#### DOCUMENT EXTRACT
........

Before answering this, one must state carefully what one means by this question; I have pointed out pitfalls here. The proper form of the question is:
- When two objects pass each other, could an observer traveling with one object find that the speed of the second object is higher than the cosmic speed limit?
(If you ask the question in the wrong way — for instance, if you ask, can I observe two objects whose relative motion is faster than the speed of light from my point of view? — then the answer is “yes, and it happens all the time; just look at two oppositely-directed flashlight beams, or, as viewed from the laboratory, the two proton beams in the Large Hadron Collider.” Clearly that’s not what the reader is asking.)
In any universe in which Einstein’s view of gravity (known as general relativity) is true, for which local processes are described by special relativity, taught in first-year physics classes, the answer would be firmly “no.” In such a universe, there is a unique, unbreakable cosmic speed limit that applies to all objects equally. The very nature of space and time prevent anything from breaking it.
For example, if you tried to overtake a light beam, you’d find that the faster you go, the faster the light would seem to go, too, making it impossible for you to catch up to it. (In my book, I called this the “nightmare property” of the universe, since it sounds uncannily like a certain type of bad dream.) No matter what you do to improve your chances, your experience of time and space will adjust in such a way that your efforts will fail. It’s not a matter of better technology. Even infinitely powerful technology cannot beat the universe’s basic structure.
It is widely believed that, in our universe, Einstein’s general relativity is correct to a very good approximation. It can’t be exactly correct, because it doesn’t meld well with quantum physics, which we know is another feature of our universe. When quantum physics meets space and time, it might not even be meaningful to define “speed”, at least not in a straightforward way. So there might be circumstances in which the cosmic speed limit does not apply in the ways we are used to.

........

#### DATASET CONTENT

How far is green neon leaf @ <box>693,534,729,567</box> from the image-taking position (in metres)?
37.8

........

#### OBJECTIVES
• A. List every physical theory that the passage on the cosmic speed limit names.
• B. Pick up the passage on the cosmic speed limit and continue it from its last sentence.

#### ANSWERS PER TASK
• A. General relativity, special relativity, quantum physics

• B.
However, it seems to me profoundly unlikely that any violation of the cosmic speed limit, induced perhaps by quantum physics, will permit humans to travel faster than light. We ourselves are creatures of ordinary space and time, and in any situation in which space and time behave in an extraordinary way, or in which we try to move across it an extraordinary way, would probably kill us. (I’ve just finished reminding you how fragile we are and why this means that we must travel slowly relative to our surroundings. As another unrelated but amusing example of this point, see section 3.4 of this paper, a light-hearted yet scientifically rigorous look at just how difficult it would be to make wormholes that humans or spacecraft could safely cross through.)
Even if you just wanted to send a message faster than light, you would presumably still want to be sending it across normally-defined space and time. The structure of the cosmos would likely ensure that you would fail.
This is not to say that we should be closed-minded about this question. Sometimes our understanding of the universe takes a strange twist, and there’s a lot about space and time that we don’t yet understand. But being open-minded is not the same as being empty-headed. Any chance of violating this basic cosmic constraint on space-time, at least in any way that would affect our ability to cross the cosmos, currently seems like a very, very long shot.
One more point: could there be imaginary universes with no cosmic speed limit at all? Maybe. But in such a universe, extremely distant events in the universe could potentially have an instantaneous impact on our lives. Cause and effect might be harder to understand, and it’s not clear (to me, anyway) that such a universe would function well.
Final cosmic thoughts about speed and time
The bottom line:
- No principle or experiment forbids the existence of unknown materials made from unknown basic objects, much as familiar matter is made from atoms.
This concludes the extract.